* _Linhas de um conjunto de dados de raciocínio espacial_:
+ + +
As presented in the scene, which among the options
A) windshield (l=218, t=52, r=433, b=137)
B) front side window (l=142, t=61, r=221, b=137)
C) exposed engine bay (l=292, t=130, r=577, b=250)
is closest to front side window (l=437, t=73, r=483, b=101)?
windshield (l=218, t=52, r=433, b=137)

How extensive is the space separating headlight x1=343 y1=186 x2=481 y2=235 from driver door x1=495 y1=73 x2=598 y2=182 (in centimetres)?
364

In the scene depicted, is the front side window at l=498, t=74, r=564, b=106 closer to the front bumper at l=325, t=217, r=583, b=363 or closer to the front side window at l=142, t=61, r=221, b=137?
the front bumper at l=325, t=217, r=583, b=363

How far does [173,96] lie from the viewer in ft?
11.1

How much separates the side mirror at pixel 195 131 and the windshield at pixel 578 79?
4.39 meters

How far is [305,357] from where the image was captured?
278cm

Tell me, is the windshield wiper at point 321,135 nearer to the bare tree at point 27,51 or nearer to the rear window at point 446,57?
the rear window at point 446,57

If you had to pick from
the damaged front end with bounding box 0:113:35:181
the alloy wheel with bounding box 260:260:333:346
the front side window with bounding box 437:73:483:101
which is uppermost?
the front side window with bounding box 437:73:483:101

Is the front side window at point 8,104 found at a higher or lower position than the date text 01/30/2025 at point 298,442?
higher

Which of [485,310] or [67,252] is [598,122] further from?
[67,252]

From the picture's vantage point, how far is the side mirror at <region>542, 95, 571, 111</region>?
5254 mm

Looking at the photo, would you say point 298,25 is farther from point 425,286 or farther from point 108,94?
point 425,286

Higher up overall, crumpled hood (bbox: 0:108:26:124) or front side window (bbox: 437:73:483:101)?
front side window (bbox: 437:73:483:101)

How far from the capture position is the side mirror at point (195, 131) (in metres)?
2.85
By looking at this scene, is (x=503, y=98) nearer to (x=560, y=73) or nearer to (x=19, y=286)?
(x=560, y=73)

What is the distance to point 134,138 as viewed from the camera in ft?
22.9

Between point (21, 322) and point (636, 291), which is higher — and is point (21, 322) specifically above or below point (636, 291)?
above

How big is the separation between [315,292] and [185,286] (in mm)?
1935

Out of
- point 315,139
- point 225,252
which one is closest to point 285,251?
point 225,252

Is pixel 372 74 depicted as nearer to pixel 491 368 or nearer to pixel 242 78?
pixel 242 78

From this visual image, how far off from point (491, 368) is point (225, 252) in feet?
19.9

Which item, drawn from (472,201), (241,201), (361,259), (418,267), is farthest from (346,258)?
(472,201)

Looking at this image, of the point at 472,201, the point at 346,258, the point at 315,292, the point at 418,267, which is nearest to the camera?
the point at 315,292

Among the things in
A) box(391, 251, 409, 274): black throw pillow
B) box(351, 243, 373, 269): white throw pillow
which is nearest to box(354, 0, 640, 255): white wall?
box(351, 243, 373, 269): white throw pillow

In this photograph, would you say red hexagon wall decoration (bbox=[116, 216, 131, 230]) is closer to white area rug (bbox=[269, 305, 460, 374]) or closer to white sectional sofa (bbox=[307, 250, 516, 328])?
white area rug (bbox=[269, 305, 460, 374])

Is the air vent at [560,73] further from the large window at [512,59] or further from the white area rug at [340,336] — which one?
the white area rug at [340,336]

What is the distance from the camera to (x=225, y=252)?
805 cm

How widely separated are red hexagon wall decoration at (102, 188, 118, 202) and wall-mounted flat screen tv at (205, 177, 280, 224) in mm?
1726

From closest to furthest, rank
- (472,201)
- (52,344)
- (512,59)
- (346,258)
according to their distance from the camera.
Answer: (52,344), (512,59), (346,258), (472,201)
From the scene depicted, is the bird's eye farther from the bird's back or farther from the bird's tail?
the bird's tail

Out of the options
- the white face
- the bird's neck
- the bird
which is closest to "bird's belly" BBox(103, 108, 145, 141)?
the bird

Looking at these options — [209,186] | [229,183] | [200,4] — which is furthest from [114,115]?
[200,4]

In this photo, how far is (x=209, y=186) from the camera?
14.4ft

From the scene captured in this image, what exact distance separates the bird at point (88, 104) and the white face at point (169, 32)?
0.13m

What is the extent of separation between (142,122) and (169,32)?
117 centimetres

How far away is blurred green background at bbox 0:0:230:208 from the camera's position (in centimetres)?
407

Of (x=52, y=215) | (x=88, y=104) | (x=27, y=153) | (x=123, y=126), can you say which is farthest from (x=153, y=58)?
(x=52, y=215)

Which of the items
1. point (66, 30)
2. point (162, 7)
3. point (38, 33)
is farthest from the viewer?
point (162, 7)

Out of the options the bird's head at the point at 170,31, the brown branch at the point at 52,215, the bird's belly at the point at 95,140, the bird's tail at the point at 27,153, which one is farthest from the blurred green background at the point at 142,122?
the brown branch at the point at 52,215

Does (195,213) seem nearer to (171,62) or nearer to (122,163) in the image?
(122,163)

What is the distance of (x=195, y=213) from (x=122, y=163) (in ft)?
+ + +
* _O QUE SE PEDE_: Como ficam as linhas desde o início até a linha com "is closest to front", inclusive, se você trocar "options" por "choices" e não alterar mais nada?

* _RESOLUÇÃO DO PROBLEMA_:
As presented in the scene, which among the choices
A) windshield (l=218, t=52, r=433, b=137)
B) front side window (l=142, t=61, r=221, b=137)
C) exposed engine bay (l=292, t=130, r=577, b=250)
is closest to front side window (l=437, t=73, r=483, b=101)?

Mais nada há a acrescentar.